Based on the criterion of who got to speak, the broadcast networks
functioned much more as venues for the claims and opinions of the
powerful than as democratic forums for public discussion or education.
|
In 2001, the voices of Washington’s elite
politicians were the dominant sources of opinion on the network
evening news, making up one in three Americans (and more than one
in four of all sources) who were quoted on all topics throughout
the year. Of sources who had an identifiable partisan affiliation,
75 percent were Republican and only 24 percent Democrats. A mere
1 percent were third-party representatives or independents. |
The three networks varied only slightly in their
selection of partisan sources. CBS had the most Republicans and
the fewest Democrats (76 percent vs. 23 percent); NBC (75 percent
vs. 25 percent) and ABC (73 percent vs. 27 percent) were marginally
less imbalanced. CBS had the most independents (1.2 percent), followed
by ABC (0.7 percent) and NBC (an almost invisible 0.2 percent). |
Howard also reports that the study found that women were under-represented
in terms of sources quoted: |
While women made up only 15 percent of total sources,
they represented more than double that share — 40 percent
— of the ordinary citizens in the news.
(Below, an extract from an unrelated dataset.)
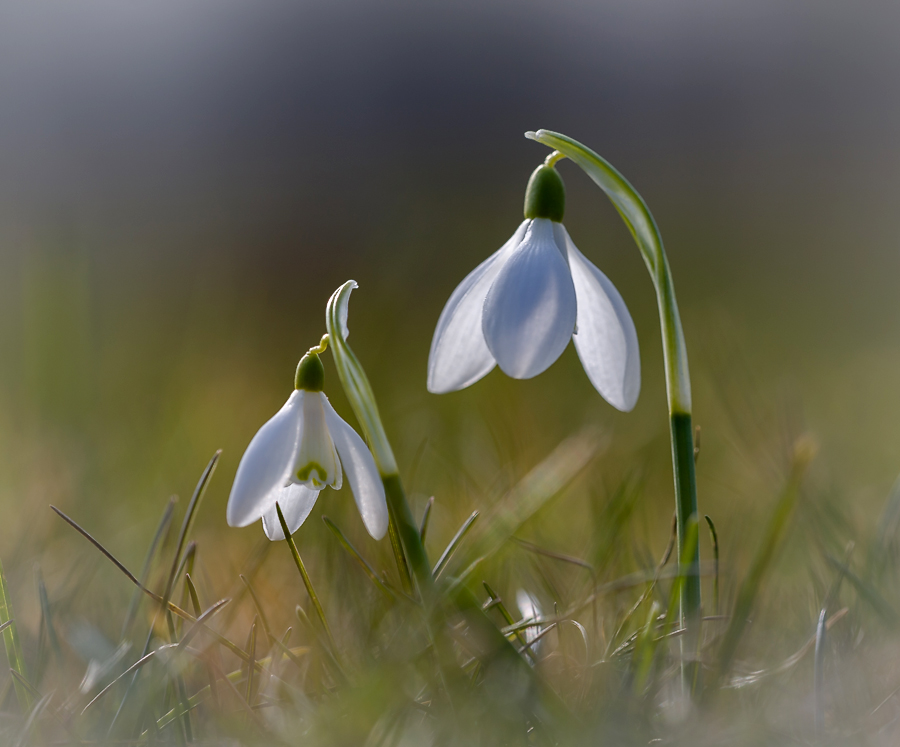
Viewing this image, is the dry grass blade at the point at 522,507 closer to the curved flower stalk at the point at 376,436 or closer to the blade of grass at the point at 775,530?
the curved flower stalk at the point at 376,436

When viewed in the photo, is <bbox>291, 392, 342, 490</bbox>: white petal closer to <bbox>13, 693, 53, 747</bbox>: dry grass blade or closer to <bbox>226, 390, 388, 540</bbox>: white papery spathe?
<bbox>226, 390, 388, 540</bbox>: white papery spathe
This reflects a tendency
to quote men as the vast majority of authoritative voices while
presenting women as non-experts; women made up only 9 percent of
the professional and political voices that were presented. More
than half of the women (52 percent) who appeared on the news were
presented as average citizens, whereas only 14 percent of male sources
were. |
| Howard also notes that people of color rarely served as sources:
|
Among U.S. sources for whom race was determinable,
whites made up 92 percent of the total, blacks 7 percent, Latinos
and Arab-Americans 0.6 percent each, and Asian-Americans 0.2 percent.
(According to the 2000 census, the U.S. population is 69 percent
non-Hispanic white, 13 percent Hispanic, 12 percent black and 4
percent Asian.) A single source who appeared on NBC (7/26/01) was
the only Native American identified as appearing on the nightly
news in 2001 — 0.008 percent of total sources. |
Howard’s report demonstrates that those in
power are given far more access and air time than those out of power.
Moreover, ordinary people, labor unions, working-class people, and
women/minorities are largely excluded.
|
Local television news often provide little or no coverage of
political races, in contrast to coverage by newspapers. A study
of 122 stations in the top 50 markets in October and November, 2002,
by the Lear
Center for Local News at the University of Wisconsin found that
there were four times as many political ads as there was coverage
of candidates. In each broadcast, there was an average of 39 seconds
of political coverage compared to an average of 1 minute of political
ads. To some degree, given the lack of coverage, candidates may
need to rely on advertising to convey their messages, providing
a lucrative revenue source for stations during political campaigns.
(Attempts to include a measure that would have forced local stations
to provide free advertising time to candidates was removed from
the Campaign Finance Law passed in 2002 due to strong lobbying by
the industry.) |
Click here for a history of campaign ads produced by the American
Museum of the Moving Image. |
The study also found that, of the little political coverage that
did occur, most of the focus was on strategy and the horserace aspects
of a campaign, as opposed to coverage of issues. 40% of the exposure
to candidates consisted of sound bites, which averaged 11.2 seconds
— suggesting largely superficial information about a candidate’s
stand on issues. Races for Congress were given little attention.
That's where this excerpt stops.